━━━ EXTRACTED TEXT

Evening “That those things which cannot be shaken may remain.” Hebrews 12:27

 We have many things in our possession at the present moment which can be shaken,

and it ill becomes a Christian man to set much store by them, for there is

nothing stable beneath these rolling skies; change is written upon all things.

Yet, we have certain “things which cannot be shaken,” and I invite you this

evening to think of them, that if the things which can be shaken should all be

taken away, you may derive real comfort from the things that cannot be shaken,

which will remain. Whatever your losses have been, or may be, you enjoy present

salvation. You are standing at the foot of his cross, trusting alone in the

merit of Jesus’ precious blood, and no rise or fall of the markets can

 interfere with your salvation in him; no breaking of banks, no failures and

bankruptcies can touch that. Then you are a child of God this evening. God is

your Father. No change of circumstances can ever rob you of that. Although by

losses brought to poverty, and stripped bare, you can say, “He is my Father

still. In my Father’s house are many mansions; therefore will I not be

troubled.” You have another permanent blessing, namely, the love of Jesus

Christ. He who is God and Man loves you with all the strength of his

affectionate nature–nothing can affect that. The fig tree may not blossom, and

the flocks may cease from the field, it matters not to the man who can sing, “My

Beloved is  mine, and I am his.” Our best portion and richest heritage we cannot lose.

━━━━━━

### YOUR TASKS
- 1) Which Bible verse heads the devotional reading?
- 2) Name every financial event that the devotional reading says cannot interfere with or touch salvation.
The entries have nothing to do with this.

━━━ DATA PROVIDED

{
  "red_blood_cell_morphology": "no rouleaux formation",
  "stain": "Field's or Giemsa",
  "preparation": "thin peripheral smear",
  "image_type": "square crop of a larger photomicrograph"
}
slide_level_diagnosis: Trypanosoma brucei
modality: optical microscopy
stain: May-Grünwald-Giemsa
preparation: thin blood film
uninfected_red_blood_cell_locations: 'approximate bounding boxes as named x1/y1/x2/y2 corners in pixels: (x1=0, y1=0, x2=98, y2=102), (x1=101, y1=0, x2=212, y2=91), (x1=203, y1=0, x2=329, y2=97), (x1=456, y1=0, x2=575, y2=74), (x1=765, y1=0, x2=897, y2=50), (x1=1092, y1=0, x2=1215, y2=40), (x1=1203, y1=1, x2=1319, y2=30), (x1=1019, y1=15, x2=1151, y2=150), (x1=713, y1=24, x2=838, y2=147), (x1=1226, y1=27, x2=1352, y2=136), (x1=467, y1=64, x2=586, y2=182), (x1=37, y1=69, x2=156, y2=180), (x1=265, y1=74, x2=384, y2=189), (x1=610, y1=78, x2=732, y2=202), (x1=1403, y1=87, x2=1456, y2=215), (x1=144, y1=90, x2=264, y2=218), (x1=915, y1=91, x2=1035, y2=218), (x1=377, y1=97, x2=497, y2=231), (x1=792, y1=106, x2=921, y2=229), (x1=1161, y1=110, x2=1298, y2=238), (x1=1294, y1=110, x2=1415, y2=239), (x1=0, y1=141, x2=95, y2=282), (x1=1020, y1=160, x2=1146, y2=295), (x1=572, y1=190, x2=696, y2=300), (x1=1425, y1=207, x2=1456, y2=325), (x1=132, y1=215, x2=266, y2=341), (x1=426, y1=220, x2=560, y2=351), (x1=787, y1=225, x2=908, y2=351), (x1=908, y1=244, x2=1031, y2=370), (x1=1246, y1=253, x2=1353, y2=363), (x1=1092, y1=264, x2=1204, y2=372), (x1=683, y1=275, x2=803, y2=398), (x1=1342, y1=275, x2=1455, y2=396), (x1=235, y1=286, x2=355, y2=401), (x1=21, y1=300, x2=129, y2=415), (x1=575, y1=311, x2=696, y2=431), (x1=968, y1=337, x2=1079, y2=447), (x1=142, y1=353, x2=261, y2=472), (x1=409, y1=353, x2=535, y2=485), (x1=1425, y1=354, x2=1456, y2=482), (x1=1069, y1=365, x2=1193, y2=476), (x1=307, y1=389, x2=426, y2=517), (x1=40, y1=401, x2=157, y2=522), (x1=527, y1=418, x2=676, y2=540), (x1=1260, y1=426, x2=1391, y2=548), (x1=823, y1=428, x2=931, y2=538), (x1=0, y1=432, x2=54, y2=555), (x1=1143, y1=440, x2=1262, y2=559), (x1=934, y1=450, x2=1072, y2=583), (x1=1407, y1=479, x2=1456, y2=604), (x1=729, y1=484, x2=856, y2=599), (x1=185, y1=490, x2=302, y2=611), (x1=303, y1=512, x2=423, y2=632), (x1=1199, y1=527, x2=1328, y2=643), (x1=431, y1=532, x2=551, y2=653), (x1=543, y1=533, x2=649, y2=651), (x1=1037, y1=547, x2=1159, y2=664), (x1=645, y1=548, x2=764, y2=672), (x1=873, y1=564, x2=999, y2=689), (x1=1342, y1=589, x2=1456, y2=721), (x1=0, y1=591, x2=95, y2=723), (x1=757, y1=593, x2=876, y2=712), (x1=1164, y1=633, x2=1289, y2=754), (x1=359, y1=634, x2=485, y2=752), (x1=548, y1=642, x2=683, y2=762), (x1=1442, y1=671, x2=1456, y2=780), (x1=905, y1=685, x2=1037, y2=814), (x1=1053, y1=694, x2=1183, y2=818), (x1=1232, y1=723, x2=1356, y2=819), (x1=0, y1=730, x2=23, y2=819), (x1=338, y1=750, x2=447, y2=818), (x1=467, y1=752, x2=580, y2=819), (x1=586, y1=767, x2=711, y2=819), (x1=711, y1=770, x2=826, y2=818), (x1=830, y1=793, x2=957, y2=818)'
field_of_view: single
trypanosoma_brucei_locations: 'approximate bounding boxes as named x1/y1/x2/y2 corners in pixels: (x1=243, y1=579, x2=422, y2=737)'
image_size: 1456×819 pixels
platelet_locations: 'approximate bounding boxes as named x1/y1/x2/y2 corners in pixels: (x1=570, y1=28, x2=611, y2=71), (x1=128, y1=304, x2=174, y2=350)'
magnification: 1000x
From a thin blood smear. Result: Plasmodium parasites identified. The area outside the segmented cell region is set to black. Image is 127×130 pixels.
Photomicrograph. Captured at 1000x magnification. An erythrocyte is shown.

━━━━━━

### TASK-BY-TASK OUTPUTS
- 1) Hebrews 12:27

- 2)
- The rise or fall of the markets
- The breaking of banks
- Failures
- Bankruptcies